━━ SOURCE MATERIAL ━━

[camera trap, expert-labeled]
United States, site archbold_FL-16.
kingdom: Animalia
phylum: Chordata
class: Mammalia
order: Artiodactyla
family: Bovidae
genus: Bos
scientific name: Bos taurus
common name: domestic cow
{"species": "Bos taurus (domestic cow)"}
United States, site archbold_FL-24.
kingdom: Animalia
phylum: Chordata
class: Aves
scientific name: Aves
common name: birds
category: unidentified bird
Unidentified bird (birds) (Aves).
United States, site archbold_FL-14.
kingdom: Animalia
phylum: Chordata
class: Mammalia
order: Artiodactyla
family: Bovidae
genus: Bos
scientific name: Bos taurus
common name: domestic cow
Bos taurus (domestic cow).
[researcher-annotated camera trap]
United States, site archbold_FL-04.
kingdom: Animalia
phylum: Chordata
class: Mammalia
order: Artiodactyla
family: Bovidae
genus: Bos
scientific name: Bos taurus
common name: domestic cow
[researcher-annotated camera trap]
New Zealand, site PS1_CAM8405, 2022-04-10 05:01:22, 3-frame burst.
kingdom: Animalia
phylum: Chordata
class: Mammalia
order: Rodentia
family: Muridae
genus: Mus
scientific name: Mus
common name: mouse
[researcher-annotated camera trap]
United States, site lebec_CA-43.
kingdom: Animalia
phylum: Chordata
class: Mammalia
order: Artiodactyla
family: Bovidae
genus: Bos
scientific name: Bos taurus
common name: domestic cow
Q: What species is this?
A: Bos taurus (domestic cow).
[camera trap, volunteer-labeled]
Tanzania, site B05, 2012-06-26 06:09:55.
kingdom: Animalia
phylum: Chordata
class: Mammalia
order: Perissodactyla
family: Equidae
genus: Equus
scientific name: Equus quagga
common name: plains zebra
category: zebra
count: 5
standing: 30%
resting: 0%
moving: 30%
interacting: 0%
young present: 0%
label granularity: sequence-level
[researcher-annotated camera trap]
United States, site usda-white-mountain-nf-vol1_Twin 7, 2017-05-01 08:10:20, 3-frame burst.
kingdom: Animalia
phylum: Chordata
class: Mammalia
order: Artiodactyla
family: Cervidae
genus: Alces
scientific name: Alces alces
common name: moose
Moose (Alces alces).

━━━

EXERCISE> Could you set down exactly the lines above, from the one containing "family: Equidae" through the last, including both and nothing else?

WRITTEN RESPONSE>
family: Equidae
genus: Equus
scientific name: Equus quagga
common name: plains zebra
category: zebra
count: 5
standing: 30%
resting: 0%
moving: 30%
interacting: 0%
young present: 0%
label granularity: sequence-level
[researcher-annotated camera trap]
United States, site usda-white-mountain-nf-vol1_Twin 7, 2017-05-01 08:10:20, 3-frame burst.
kingdom: Animalia
phylum: Chordata
class: Mammalia
order: Artiodactyla
family: Cervidae
genus: Alces
scientific name: Alces alces
common name: moose
Moose (Alces alces).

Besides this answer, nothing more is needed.